▶ GIVEN TEXT:
-----

Authors: Dmitriy Yacenko, Konstantin Smirnov
We created a character dataset by collecting samples from 12 writers. Each writer contributed with letters (lower and uppercase), digits, and words from a pangram that we have not employed in our experiments, but they are included in "extra" folder for each writer in this database. Up to 4 samples have been collected for each pair writer/character, and the total number of samples in this database version is 2812:
Moreover, this classification task is a 42-class one because we have not considered a different class for each different character: each one of the 33 letters is considered as a case-independent class, there are 9 additional clases for non-zero digits, and the zero is included in the same class as "о" 's.
scanner.py
- character scanning program, dataset collection.
convert2mnist.py
- a program for converting a dataset into a mnist-like form. It is intended for an example with the test.
example_using.py
- example of a primitive grid for character recognition. It is intended only to demonstrate the consistency of the dataset. When using the dataset, of course, the user can and will use their own, more advanced approaches.
data - folder with dataset.
w_n_m
- folder with writer's attempt (in total 37 folders)
<char>
- the main file of the symbol track, a text file with a list of coordinates of the form - "x1","y1","x2","y2",...,"xN","yN".
<char>_times
- a file with additional information on the track with a list of time in ms between receiving coordinates of points.
<char>.png
is an auxiliary file - a picture of the symbol as it was visible to the writer. The file is for understanding only.
The handwriting samples were collected on a xp pen deco03 using its stylus. Each one of the 8 writers completed 1-4 consecutive sessions. In each session, the corresponding writer was asked to write one example for each character in a fixed set including lowercase and uppercase letters, digits, along with pangram words omitted. The acquisition program shows a set of boxes on the screen, a different one for each required character, and writers are told to write only inside those boxes. Subjects are monitored only when writing their first sample and every further sample is considered to be OK due to its writer accepted them as such.
Only X and Y coordinate information and timing information were recorded along the strokes by the acquisition program, without, for instance, pressure level values.

-----

▶ MATERIAL PROVIDED:
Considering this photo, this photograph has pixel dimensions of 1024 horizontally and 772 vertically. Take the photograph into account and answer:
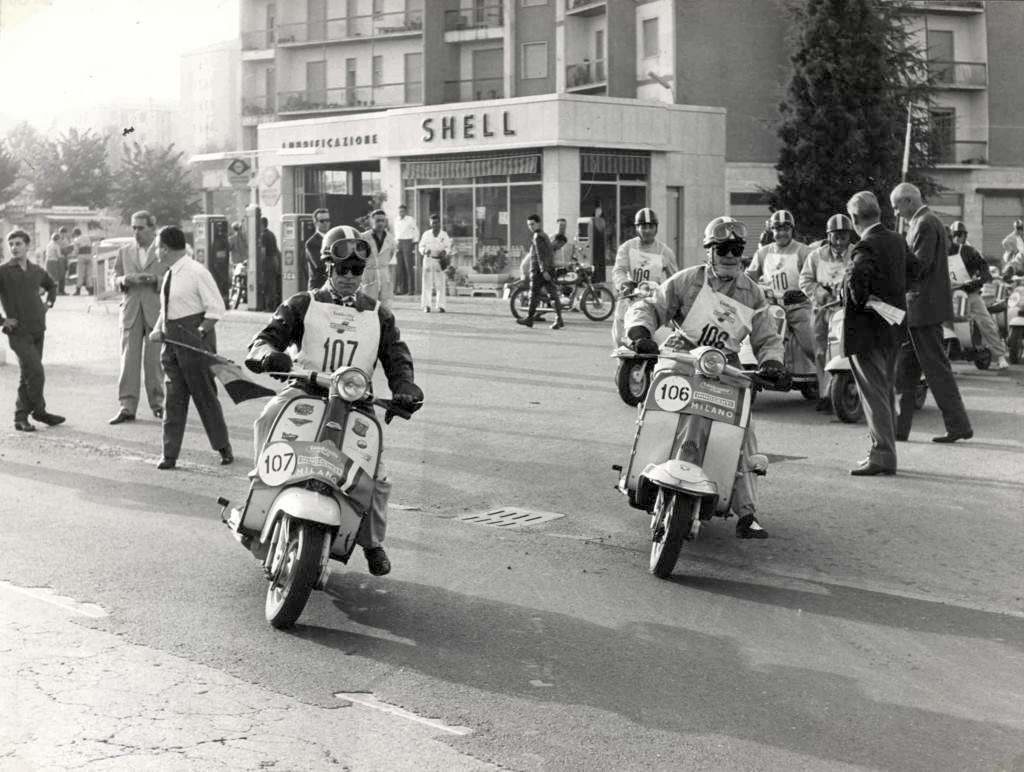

-----

▶ WORK TO COMPLETE:
Name each Python script file mentioned in the handwriting dataset description. The data presented above originate from a separate source unrelated to the handwriting dataset description.

▶ RESPONSE TO THE EXERCISE:
scanner.py, convert2mnist.py, example_using.py